The Ocean Surface Topography Mission/Jason-2 payload consists of five fully redundant primary science instruments and three "passenger" instruments.
The Poseidon-3 radar altimeter
, provided by Centre National d'Etudes Spatiales (CNES), is the mission's main instrument. It accurately measures the distance between the satellite and the mean sea surface. Derived from the Poseidon-2 altimeter on Jason-1, it emits pulses at two frequencies (13.6 and 5.3 gigahertz) to the ocean surface and analyzes very precisely the time it takes for the signals to return.
The Advanced Microwave Radiometer
(AMR), provided by NASA, is an advanced version of the microwave radiometer that flew on Jason-1. It measures radiation from Earth's surface at three frequencies (18, 21 and 37 gigahertz) to determine the amount of water vapor present in the atmosphere.
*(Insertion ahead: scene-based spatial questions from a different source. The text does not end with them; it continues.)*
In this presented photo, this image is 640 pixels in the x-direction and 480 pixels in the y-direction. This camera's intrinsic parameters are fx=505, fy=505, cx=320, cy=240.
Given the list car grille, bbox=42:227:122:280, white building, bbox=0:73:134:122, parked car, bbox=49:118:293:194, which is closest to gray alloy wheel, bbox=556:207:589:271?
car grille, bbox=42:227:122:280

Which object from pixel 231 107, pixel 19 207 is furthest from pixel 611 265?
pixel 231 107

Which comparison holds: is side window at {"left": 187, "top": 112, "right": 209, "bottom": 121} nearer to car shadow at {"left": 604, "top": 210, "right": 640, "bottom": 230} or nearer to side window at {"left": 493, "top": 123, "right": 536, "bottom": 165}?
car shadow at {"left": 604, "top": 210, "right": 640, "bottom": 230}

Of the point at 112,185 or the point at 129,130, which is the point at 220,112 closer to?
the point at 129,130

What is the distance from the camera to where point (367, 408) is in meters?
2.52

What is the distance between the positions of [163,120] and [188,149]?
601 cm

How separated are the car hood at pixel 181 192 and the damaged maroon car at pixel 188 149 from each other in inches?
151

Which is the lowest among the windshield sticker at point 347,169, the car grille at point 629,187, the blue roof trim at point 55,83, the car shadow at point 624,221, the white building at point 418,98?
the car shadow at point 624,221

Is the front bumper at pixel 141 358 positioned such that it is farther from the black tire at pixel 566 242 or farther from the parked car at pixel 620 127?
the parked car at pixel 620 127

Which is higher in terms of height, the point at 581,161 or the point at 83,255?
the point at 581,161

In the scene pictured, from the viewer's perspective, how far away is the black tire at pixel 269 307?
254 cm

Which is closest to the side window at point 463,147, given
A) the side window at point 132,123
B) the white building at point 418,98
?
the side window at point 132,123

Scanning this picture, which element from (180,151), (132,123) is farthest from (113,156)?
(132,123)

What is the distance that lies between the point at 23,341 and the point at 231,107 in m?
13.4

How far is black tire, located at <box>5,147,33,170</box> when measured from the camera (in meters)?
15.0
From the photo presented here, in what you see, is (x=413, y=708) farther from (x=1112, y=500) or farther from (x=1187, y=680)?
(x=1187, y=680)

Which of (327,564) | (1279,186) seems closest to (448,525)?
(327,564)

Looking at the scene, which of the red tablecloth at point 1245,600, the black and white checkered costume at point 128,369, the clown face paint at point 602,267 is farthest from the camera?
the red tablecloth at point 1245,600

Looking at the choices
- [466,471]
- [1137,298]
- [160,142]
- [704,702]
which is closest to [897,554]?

This water vapor affects the accuracy of altimeter measurements by delaying the time it takes for the altimeter's signals to make their round trip to the ocean surface and back.
The Doppler Orbitography and Radio-positioning Integrated by Satellite
(DORIS), provided by CNES, determines the satellite's precise position in orbit to within a few centimeters, information that is critical in interpreting altimetry data. It works by receiving signals in two frequencies from a ground network of 60 beacons all over the globe. The relative motion of the satellite generates a shift in signal frequency, called the Doppler shift, which is measured to determine the satellite's velocity and position.
The Global Positioning System Payload
(GPSP), provided by NASA, is a tracking system that enhances DORIS measurements by using triangulated data from the U.S. Global Positioning System constellation of navigation satellites to determine the satellite's precise position in orbit. It is nearly identical to the Turbo Rogue Space Receiver on Jason-1. Its data are used to continuously track the satellite's trajectory.
The Laser Retroreflector Array
(LRA), provided by NASA, is an array of mirrors that allow the satellite to be tracked with centimeter accuracy by 40 satellite laser ranging stations on the ground. By analyzing the round-trip time of the laser beam, the satellite's precise position in orbit can be determined. It is an exact copy of the LRA on Jason-1.
The Environment Characterization and Modelisation-2
(Carmen-2) instrument, provided by CNES, will study the effects of radiation in the satellite's environment on advanced components.
The Time Transfer by Laser Link
(T2L2) instrument, provided by CNES, will use a laser link to compare and synchronize remote ground clocks with high accuracy.
The Light Particle Telescope
(LPT), provided by Japan, will study radiation in the satellite's environment.In addition to their own scientific objectives, these passenger instruments are expected to improve the performance of DORIS.